Une chose est certaine, la pression budgétaire et la pression sur l'endettement des Etats membres de l'UEMOA face à la nécessité de répondre aux questions de sauvegarde sanitaire, économique et financière au niveau de leurs pays -tout en pensant à relancer leurs économies- créent une nouvelle donne qui fera en sorte que les critères de convergence de tout ordre ne pourront tout simplement pas être respectés. Qu'il s'agisse des niveaux d'endettement ou des déficits budgétaires, la question fiduciaire va fondamentalement se poser. En théorie, quand des gouvernements et des institutions fonctionnent normalement, il devrait y avoir des circuits de veille qui permettent d'identifier les risques et de pourvoir proposer des systèmes de dilution pour ces risques. Je fais donc confiance aux institutions qui sont en charge, en me disant que je ne peux pas imaginer une seule seconde que ce dossier ait pu être mis en veille alors qu'il était évident que l'agenda du franc CFA devrait avancer et que nulle part son report n'a été évoqué.

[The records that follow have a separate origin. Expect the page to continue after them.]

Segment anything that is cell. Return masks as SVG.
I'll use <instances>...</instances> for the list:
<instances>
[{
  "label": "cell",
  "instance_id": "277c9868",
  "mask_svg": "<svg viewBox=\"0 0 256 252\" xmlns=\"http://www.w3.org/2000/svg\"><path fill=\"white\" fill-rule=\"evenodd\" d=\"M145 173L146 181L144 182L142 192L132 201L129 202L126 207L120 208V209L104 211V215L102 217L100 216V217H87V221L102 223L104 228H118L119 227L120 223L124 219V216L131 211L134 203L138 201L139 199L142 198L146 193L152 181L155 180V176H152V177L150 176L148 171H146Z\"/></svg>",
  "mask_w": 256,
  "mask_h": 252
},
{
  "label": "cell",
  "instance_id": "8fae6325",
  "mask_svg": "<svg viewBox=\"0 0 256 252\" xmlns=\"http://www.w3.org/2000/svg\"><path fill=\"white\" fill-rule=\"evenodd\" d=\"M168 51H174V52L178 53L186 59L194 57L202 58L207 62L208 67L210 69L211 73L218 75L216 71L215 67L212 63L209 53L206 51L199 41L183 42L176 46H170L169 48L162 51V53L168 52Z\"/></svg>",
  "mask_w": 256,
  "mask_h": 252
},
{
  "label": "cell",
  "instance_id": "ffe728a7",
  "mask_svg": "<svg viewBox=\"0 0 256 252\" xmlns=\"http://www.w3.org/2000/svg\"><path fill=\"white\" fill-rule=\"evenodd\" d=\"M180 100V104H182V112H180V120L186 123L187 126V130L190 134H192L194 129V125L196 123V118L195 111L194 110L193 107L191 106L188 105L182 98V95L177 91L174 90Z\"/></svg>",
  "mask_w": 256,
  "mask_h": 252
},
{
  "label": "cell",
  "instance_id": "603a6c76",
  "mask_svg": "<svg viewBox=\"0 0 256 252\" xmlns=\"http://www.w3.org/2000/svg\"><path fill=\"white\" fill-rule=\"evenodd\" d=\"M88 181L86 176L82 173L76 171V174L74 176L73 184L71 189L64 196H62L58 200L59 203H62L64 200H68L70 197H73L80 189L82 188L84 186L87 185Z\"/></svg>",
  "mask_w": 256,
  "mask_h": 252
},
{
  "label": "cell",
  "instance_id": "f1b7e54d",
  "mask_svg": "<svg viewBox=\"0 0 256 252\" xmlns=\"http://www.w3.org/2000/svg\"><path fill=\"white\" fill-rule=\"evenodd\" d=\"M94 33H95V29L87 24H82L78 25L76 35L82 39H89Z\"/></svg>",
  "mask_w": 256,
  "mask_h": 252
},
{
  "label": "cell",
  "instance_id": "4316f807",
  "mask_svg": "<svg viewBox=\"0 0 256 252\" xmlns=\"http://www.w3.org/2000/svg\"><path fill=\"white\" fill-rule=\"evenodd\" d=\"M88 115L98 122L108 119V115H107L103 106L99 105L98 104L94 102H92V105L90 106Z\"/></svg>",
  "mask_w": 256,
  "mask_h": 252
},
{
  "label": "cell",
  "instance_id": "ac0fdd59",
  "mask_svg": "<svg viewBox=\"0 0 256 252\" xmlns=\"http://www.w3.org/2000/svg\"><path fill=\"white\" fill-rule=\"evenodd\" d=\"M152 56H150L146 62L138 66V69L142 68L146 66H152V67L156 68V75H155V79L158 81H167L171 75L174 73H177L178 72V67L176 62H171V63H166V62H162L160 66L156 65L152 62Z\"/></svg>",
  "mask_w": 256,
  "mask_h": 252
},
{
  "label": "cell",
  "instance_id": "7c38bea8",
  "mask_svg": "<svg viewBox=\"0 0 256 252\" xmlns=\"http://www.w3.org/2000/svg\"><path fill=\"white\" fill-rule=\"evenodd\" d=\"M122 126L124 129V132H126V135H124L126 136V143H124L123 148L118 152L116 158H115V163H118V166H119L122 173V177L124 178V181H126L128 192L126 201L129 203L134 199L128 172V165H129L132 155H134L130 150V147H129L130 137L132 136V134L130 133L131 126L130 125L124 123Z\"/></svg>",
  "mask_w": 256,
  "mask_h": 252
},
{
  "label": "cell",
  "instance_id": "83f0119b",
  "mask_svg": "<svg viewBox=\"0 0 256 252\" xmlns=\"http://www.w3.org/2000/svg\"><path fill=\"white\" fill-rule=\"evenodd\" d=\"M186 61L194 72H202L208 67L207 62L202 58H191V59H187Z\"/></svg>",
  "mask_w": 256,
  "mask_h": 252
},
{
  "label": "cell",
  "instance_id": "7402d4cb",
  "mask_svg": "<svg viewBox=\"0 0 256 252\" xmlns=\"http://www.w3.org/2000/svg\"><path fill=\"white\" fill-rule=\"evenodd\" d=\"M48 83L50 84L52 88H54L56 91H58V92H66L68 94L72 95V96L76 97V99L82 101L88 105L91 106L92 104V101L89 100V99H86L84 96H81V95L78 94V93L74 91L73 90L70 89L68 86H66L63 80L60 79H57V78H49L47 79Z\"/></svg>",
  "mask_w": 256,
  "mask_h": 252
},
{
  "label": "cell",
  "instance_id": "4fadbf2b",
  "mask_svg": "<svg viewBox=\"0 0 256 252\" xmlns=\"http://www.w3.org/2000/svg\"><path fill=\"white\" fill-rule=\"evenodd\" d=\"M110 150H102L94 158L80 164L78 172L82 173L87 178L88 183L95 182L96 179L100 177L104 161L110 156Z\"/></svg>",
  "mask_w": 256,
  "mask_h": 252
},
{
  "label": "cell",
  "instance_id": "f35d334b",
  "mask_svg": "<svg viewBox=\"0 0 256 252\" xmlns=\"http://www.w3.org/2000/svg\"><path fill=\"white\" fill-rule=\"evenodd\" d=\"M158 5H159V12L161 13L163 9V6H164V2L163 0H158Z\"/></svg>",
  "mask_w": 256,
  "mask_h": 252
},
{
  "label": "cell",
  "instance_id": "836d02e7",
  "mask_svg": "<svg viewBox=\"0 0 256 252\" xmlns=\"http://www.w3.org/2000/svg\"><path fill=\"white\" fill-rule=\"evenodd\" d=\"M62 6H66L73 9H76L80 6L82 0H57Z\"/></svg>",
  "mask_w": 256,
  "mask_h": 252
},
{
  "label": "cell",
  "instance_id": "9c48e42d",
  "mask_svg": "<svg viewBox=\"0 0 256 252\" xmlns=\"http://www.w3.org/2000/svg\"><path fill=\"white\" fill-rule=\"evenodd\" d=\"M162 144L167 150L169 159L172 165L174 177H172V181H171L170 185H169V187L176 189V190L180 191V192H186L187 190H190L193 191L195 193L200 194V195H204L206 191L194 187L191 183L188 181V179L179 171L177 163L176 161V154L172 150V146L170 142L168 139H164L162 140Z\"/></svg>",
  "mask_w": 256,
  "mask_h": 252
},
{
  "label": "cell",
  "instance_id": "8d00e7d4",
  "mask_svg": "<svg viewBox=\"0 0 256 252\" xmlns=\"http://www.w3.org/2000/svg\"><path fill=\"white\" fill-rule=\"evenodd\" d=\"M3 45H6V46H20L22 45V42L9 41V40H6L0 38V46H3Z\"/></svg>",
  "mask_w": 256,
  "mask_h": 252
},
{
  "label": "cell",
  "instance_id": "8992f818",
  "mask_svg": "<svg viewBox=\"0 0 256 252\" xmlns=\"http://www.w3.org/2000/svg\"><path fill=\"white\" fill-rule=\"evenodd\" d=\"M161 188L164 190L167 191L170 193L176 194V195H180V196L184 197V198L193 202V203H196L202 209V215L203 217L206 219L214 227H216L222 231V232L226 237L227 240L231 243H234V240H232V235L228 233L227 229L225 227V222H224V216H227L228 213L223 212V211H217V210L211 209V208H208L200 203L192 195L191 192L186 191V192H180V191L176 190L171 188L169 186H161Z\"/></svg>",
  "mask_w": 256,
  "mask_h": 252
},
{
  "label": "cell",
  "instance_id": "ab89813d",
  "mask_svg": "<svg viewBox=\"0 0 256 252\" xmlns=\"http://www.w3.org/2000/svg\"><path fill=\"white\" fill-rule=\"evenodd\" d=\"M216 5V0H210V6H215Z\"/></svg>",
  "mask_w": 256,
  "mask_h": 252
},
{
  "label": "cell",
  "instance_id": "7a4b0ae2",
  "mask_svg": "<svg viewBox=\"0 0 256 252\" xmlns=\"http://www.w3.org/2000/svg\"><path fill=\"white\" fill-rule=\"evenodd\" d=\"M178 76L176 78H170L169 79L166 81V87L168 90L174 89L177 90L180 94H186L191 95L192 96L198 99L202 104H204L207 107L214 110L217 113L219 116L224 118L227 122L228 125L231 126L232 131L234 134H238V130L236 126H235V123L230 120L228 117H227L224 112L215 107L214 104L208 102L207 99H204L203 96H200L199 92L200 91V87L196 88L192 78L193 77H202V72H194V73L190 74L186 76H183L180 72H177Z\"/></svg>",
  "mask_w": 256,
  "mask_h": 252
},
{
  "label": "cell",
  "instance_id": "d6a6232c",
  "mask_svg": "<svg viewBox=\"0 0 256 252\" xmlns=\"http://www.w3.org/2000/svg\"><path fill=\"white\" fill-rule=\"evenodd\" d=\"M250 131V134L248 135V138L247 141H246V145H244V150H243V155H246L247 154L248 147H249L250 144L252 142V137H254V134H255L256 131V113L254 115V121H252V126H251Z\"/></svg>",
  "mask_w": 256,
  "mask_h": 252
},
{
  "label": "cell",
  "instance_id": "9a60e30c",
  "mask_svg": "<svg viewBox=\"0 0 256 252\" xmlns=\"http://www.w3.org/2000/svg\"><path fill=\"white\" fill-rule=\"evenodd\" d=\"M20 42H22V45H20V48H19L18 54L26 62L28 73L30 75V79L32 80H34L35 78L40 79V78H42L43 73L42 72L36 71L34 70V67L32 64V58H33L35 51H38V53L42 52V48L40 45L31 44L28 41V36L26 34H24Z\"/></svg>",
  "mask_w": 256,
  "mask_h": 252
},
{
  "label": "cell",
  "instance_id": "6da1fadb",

Comme je l'ai toujours dit, il faut considérer que la monnaie telle qu'elle est aujourd'hui, le franc CFA, est plus un instrument de paiement qu'une véritable monnaie, parce que l'émission monétaire dans tous les pays du monde pour être équilibrée, doit être basée sur la volonté d'endettement de l'économie, c'est-à-dire qu'elle est indissociable de la politique de crédit. Et il ne faut pas oublier que nous sommes dans un contexte où les pays africains sont en train de devenir un enjeu stratégique dans le nouvel ordre économique mondial qui va s'instaurer après ou pendant la crise de la Covid-19.
La France quitte les instances de gouvernance de l'UEMOA, la BCEAO n'aura plus à déposer ses réserves de change auprès du Trésor français, mais le maintien de la parité fixe entre la future monnaie, l'Eco, et l'Euro suscite des critiques en Afrique de l'Ouest. Quel est votre regard d'expert sur la question ?
Il ne faut pas être pressé. On ne peut pas du jour au lendemain changer totalement de manière de faire et de perspective. Il y a tout un travail à faire pour mettre en place des dispositions visant à reconfigurer la manière dont le franc CFA est géré, surtout au niveau de la centralisation des réserves en devises, mais aussi sur la nature de la garantie que la France devrait donner. Car, si la France promet de garantir la parité entre l'Eco et l'Euro, elle n'est cependant pas seule dans l'union monétaire européenne, il y a donc plusieurs paramètres à prendre en compte.